Problem statement: Print a faithful copy of the data below, word for word, with the pictures left out.

Data section:
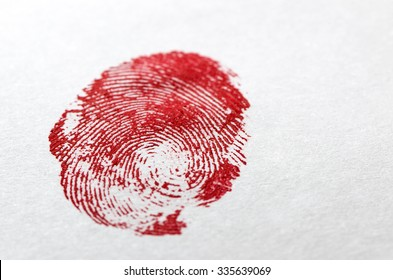 Crime Scene Concept - Dried Blood Fingerprint on White Paper
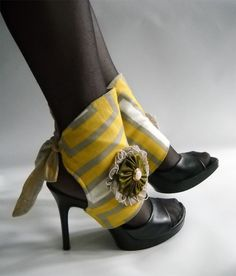 Spats and gaiters for shmancy shoe coverage, via Offbeat Bride. These are cute! Why aren't *spats* trendy instead of ankle bootie-hooves? (Because there's no justice in trends, that's why.)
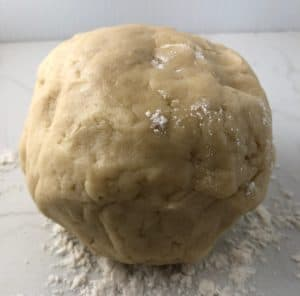 Pastry ball on floured surface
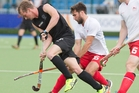 New Zealand's Blair Hilton tries to get through England's Adam Dixon and Henry Weir. Picture / Greg Bowker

Your solution:
 Crime Scene Concept - Dried Blood Fingerprint on White Paper
 Spats and gaiters for shmancy shoe coverage, via Offbeat Bride. These are cute! Why aren't *spats* trendy instead of ankle bootie-hooves? (Because there's no justice in trends, that's why.)
 Pastry ball on floured surface
 New Zealand's Blair Hilton tries to get through England's Adam Dixon and Henry Weir. Picture / Greg Bowker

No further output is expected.